* [TEXTAUSZUG]:
....................
Rezession: Das unbekannte Wesen
Die täglichen Schlagzeilen verwirren: Einmal rutscht die Welt in die Rezession ab. An anderer Stelle heißt es hingegen, dass alles gar nicht so schlimm für die Wirtschaft ausfallen wird. Wer soll sich da noch auskennen?
„Wir erwarten eine Rezession auf beiden Seiten des Atlantiks“, so AXA IM. Laut WisdomTree bleibt die Rezession bis ins erste Quartal 2023 hinein ein Hauptrisiko. Vanguard schließt die Möglichkeit einer Double-Dip-Rezession in der zweiten Jahreshälfte 2023 nicht aus.
Stagnation statt Rezession
Auf der anderen Seite prognostiziert zum Beispiel DWS ein halbes Prozent Wachstum für den europäischen Wirtschaftsraum 2023. Peter Brezinschek, Chefanalyst von Raiffeisen Research, glaubt nicht an eine Rezession in Österreich und ist mit dieser Meinung nicht allein. Das WIFO geht in seinem jüngsten Konjunkturausblick von einem leichten Wachstum in der Alpenrepublik aus.
Technisch oder tief?
Verwirrend. Kommt nun die Rezession, oder kommt sie nicht? Antwort: Das ist Definitionssache. Wer in der Schule lange genug mit Latein vollgestopft worden ist, dem dämmert, dass Rezession etwas mit „Recessus“, also Rückgang, zu tun hat. Eine Rezession in ökonomischen Sinn liegt dann vor, wenn die Wirtschaft innerhalb von zwei aufeinanderfolgenden Quartalen zurückgeht. Man spricht dann von einer „technischen Rezession“, die nicht selten und in Wirklichkeit wenig dramatisch ist. Denn auf den Abschwung folgt in der Regel der Aufschwung.
....................
* [DATENSÄTZE]:
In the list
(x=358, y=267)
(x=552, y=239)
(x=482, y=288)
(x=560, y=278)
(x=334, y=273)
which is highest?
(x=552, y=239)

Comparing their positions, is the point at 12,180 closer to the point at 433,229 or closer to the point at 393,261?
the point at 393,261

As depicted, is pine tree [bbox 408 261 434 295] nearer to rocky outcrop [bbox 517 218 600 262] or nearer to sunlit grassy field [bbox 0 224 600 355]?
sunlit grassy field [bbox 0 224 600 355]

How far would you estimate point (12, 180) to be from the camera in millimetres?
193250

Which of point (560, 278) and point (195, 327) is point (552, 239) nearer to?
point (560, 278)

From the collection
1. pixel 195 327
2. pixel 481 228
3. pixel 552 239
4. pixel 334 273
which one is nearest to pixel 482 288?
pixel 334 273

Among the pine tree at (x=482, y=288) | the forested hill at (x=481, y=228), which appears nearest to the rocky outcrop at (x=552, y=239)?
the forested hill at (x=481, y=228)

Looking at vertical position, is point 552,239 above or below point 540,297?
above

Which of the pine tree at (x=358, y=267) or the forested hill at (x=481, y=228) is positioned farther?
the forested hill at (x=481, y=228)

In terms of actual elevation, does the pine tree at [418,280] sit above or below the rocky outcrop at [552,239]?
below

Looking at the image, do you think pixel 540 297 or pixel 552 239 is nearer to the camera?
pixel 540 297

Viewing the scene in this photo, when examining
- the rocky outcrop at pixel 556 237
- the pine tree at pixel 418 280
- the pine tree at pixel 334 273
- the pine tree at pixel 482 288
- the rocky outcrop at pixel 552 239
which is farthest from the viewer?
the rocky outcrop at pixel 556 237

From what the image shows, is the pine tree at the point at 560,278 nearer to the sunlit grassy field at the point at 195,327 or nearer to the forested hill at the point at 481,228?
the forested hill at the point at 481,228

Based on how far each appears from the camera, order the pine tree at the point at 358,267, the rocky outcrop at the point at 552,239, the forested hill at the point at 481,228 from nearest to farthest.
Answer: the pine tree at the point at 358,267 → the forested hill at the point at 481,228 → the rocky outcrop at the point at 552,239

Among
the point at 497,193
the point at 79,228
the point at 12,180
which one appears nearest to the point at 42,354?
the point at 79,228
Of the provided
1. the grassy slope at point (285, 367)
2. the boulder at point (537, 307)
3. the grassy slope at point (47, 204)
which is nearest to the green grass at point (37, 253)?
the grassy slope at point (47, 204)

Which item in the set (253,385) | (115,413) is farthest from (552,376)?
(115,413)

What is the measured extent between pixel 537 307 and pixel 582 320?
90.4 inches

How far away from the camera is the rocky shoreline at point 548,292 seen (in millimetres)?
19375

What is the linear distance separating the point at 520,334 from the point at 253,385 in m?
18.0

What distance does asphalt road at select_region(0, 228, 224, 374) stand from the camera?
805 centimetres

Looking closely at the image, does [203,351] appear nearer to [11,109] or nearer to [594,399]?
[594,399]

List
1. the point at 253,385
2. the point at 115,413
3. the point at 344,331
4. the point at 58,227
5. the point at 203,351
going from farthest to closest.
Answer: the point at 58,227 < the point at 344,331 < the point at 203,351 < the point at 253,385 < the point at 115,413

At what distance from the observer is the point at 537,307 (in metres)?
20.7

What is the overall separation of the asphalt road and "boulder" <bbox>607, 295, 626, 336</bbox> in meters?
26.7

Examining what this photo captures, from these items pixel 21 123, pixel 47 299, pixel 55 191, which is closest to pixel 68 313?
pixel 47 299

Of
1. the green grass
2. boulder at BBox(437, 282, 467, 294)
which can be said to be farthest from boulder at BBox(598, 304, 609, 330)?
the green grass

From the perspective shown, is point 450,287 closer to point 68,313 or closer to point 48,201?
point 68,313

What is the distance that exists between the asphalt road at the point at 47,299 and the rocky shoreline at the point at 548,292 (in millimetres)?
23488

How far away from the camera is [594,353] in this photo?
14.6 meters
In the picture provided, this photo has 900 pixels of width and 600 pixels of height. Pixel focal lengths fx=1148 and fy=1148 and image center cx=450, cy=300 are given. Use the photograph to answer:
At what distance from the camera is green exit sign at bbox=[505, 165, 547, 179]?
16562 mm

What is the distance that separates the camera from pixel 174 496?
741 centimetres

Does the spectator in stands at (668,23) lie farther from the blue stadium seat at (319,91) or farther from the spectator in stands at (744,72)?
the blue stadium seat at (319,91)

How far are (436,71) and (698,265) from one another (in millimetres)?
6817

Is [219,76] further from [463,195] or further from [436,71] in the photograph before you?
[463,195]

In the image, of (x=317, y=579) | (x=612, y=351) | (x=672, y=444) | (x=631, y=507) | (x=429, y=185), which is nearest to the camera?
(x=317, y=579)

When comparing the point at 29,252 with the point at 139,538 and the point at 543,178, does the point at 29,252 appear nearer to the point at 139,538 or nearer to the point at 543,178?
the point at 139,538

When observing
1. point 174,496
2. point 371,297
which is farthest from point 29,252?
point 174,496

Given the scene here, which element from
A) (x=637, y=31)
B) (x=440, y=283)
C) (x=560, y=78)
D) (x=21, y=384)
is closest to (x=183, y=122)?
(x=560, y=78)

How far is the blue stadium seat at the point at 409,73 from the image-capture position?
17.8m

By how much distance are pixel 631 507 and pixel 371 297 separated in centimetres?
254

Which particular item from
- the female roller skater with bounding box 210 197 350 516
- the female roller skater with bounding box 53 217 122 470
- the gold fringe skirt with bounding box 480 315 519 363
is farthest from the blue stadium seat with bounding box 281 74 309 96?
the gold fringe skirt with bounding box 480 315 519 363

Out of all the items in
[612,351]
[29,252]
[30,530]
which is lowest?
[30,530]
....................
* [AUFGABENSTELLUNG]:
Beantworten Sie bitte folgende Fragen zum Textauszug über die Rezession:
1. Bis wann bleibt die Rezession laut WisdomTree ein Hauptrisiko?
2. Welches Wachstum prognostiziert DWS für den europäischen Wirtschaftsraum 2023?
3. Wann liegt eine Rezession im ökonomischen Sinn vor?
Die Daten sind eigenständiges Material und gehören nicht zum Textauszug.

* [DIE ANTWORT]:
1. Bis ins erste Quartal 2023 hinein.
2. Ein halbes Prozent.
3. Wenn die Wirtschaft innerhalb von zwei aufeinanderfolgenden Quartalen zurückgeht.